It may seem that this kind of communication would be extraordinarily time consuming, but this is not the case. I found it difficult to believe that "[such a patient] speaks very quickly, to the point that someone who talks slowly can't keep up" (Shinichi Yamaguchi [2000]), but Hashimoto speaks reasonably fast. Her interpreter, a trained caregiver, memorizes the syllables she has chosen while saying "u, ku, su, tsu, nu, c" and then says a whole sentence aloud once it has been completed. So as long as there is any part of the body that can move, no special devices are absolutely necessary. The person doing the reading must have undergone training, however, and in most cases picking up what the patient says takes time. At facilities that deal with many hospitalized patients, the personnel and time needed to allow patients to communicate are not provided, and the pain of not being able to communicate what is on your mind is discussed in [414].

So machines aren't absolutely necessary. There was even an era when ventilation was done using a hand-operated bag [287]. Highly advanced equipment is not required in order to go on living. But when you use a computer the degree to which you are dependent on other people having the skill and time to provide the assistance you need is lessened. Some people, like Takehisa Kawaguchi, employ various contrivances in order to use a kana typewriter or regular word processor, but once even their fingers become too weak to move these devices can no longer be used. Here computers that operate in the same way as Hashimoto's caregivers/interpreters enter the picture.

A curser on the screen moves at a fixed pace (the speed of which can be adjusted) from one syllable to the next. The movement of a patient's eyelid is converted into a signal and used to select, for example, the "a" column. The curser then moves across those syllables "acicuceco." The patient then chooses the character they want. On top of the fifty syllables you can also save expressions often used in daily life, allowing them to be said without spelling out each character. This sort of device seems to have begun being used around the middle of the 1980s.

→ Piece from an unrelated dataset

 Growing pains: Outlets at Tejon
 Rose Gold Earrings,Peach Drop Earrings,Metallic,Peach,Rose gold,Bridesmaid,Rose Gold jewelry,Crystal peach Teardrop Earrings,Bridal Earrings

y439z Takehisa Kawaguchi did not use such a device himself, but did obtain information about them. January, 1984. "A letter from A.'s younger brother arrived. It said that A., a patient at Tottori University Hospital, had developed a communication test using a newly developed letter composition device. / According to the letter, the new device was a set that included a word processor, computer, and electromyogram. Two thin bands (selection bands, cursors) move across the screen horizontally and vertically from left to right and from top to bottom. While looking at the screen, when the bands highlight the character you want to say you give a signal by blinking or biting down slightly with your molars. When you do so, an electrode stuck to your face picks up your subtle muscle movements, and the character you selected is displayed. / You can communicate your thoughts and desires. Could anything bring greater happiness? In A.'s case in particular he had been 'silent' for six years. Six years in which the freedom of his body had been stripped away and he had been unable to communicate a single one of his thoughts. Having endured this, he was now trying to get back his 'words.' I can only imagine A.'s happiness and how moved the members of his family must be." (Kawaguchi [1985:228])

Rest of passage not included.